Monday, April 26, 2010

LEARNING THE INS AND OUTS OF DRAFTING

Posted by Peg in South Carolina 

BOOKS

There are a number of good books to learn from.  My two particular favorites are Weaving and Drafting Your Own Cloth by Peggy Osterkamp and The Complete Book of Drafting for Handweavers by Madelyn van der Hoogt.  Osterkamp’s book includes an explanation of peg plans. More information about her book can be found at her website

Peg plans are useful not only for table looms and computer looms, but for reading drafts in old books such as G.H. Oelsner’s A Handbook of Weaves. For Oelsner’s drafts, go here.

DOING/IMITATING

If you have been follow this blog recently, you will see that I have discovered what for me is turning out to be another good way to learn and understand difficult-for-me weaving drafts.  Difficulty here is relative.  An extremely experienced weaver used to weaving many different weave structures probably finds few or no drafts difficult to understand.  Indeed, he can probably visualize the cloth from the draft before he even starts weaving it.  A beginning weaver, on the other hand, might find a 4-shaft Rosepath draft difficult to figure out.

In any case, what I have been doing is to begin with a draft I simply did not understand.  Indeed, I wasn’t even clear as to where the blocks were or what they were.  And precisely because I could not understand the blocks, I then set to create a straight twill set of traditional crackle blocks.  To see an example of this go a post I wrote a few years ago called  Weaving Four-shaft Crackle.

I then went to work to create the shadowing draft. These crackle blocks, with their shadows. I then modified by doubling some of the warp ends.

I tried to figure out which warp ends to double by trying once again to analyze Smith’s draft.  It was at this point that I became able to figure out the block structure of the original weave.  Having done that, I then tried to create that weave structure from scratch.  And so on. 

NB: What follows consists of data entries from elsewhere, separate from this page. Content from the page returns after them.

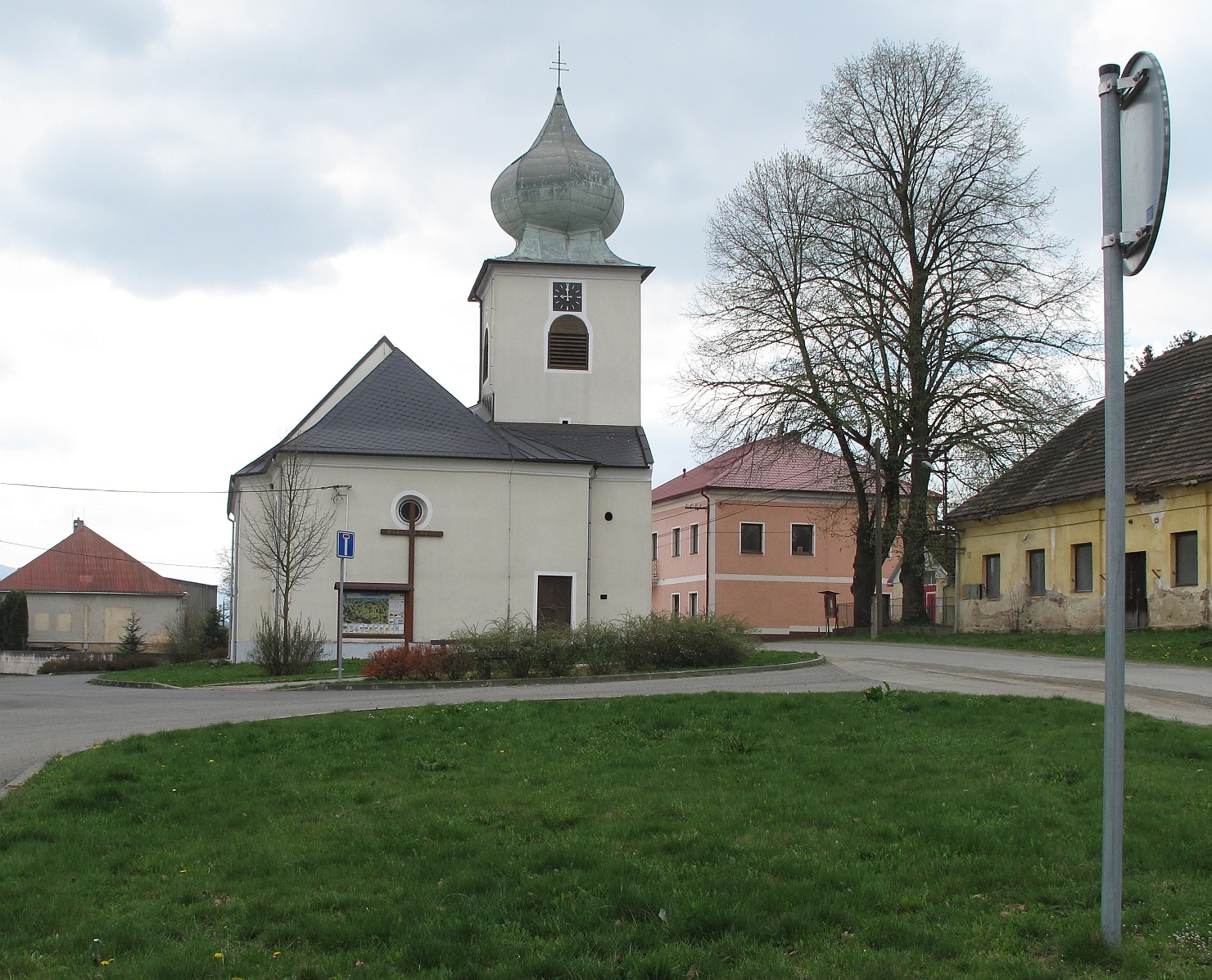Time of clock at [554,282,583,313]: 8:59
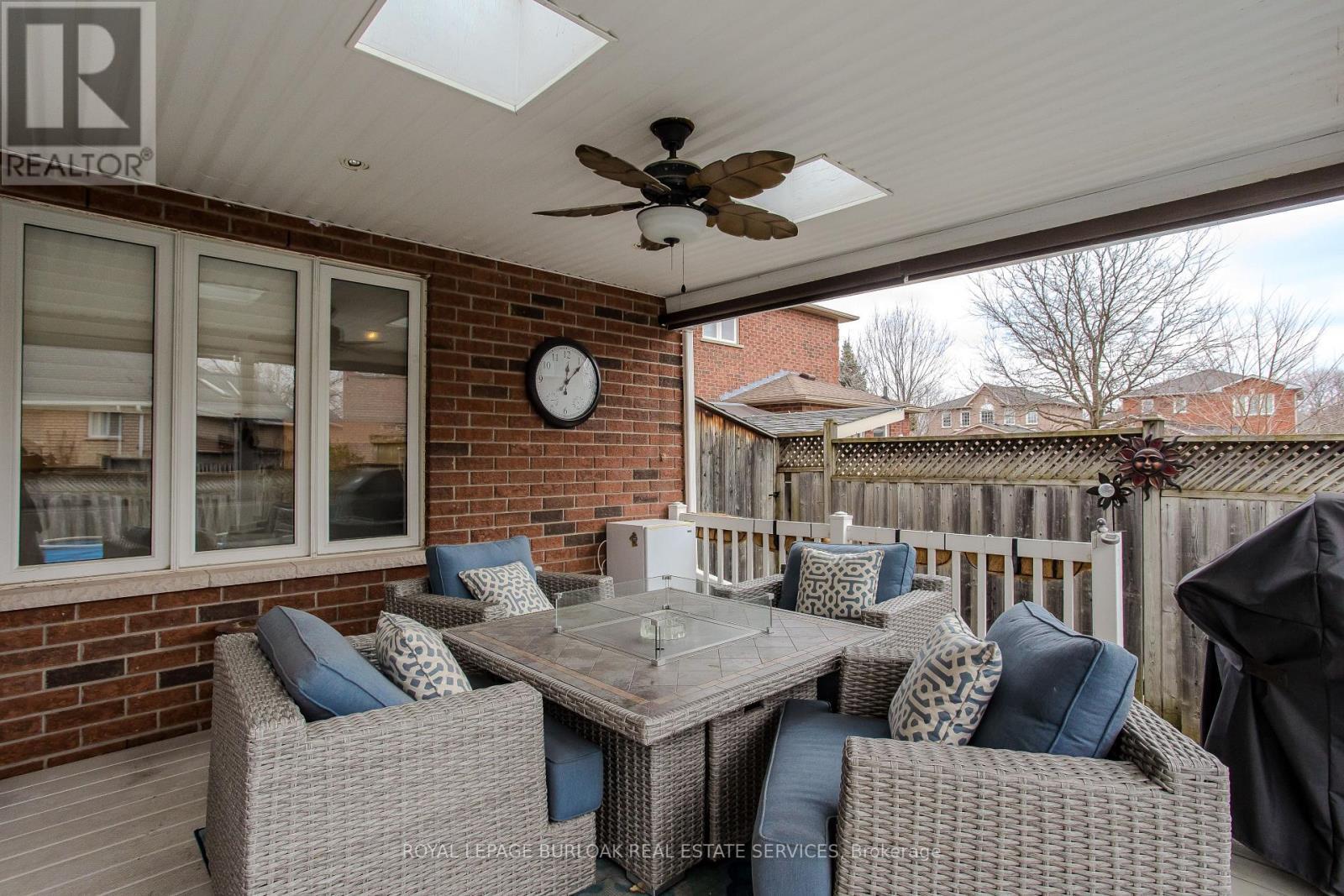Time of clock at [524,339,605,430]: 12:07
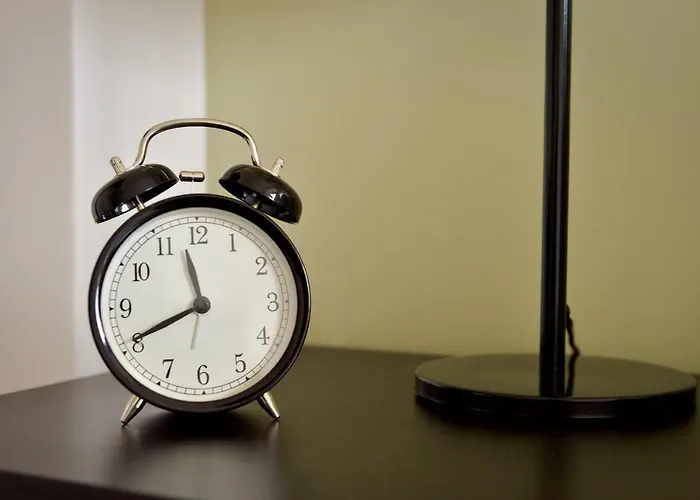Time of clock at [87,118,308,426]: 11:40
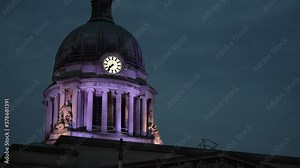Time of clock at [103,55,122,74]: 7:36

Doing this has been and continues to be an exciting adventure for me.  Yes, I have said/complained that drafting is tedious.  And yes, drafting is tedious.  But the adventure has turned out to be very exciting because it is leading me to a more profound understanding of this weave.

Perhaps there is a reason I am unhappy when my hands are not busy.  Clearly my hands are an important learning tool for me. I never could write papers for college classes in my head;  I had to sit at the typewriter. 

STILL NOT WEAVING, GOSH DARN

As you my readers might have figured out, I have not yet returned to threading the 1500 empty heddles waiting on my loom.  Sigh….

I am now doing physical therapy for my back and it is improving greatly.  In fact, I plan to make a start this week.   But it will be a slow and gentle start.

Related Post:  Weaving 4-Shaft Crackle
The Hard Work of Draft Designing


Learning the Ins and Outs of Drafting”  was written by Margaret Carpenter for Talking about Weaving and was originally posted on April 26, 2010. ©2010 Margaret Carpenter aka Peg in South Carolina

2 comments:

Shani said...

small steps, small steps... you have come this far, don't overdo it by wanting to take on too much too soon...

hugs
Shani

Peg in South Carolina said...

Thanks, Shani. I shall try to be patient.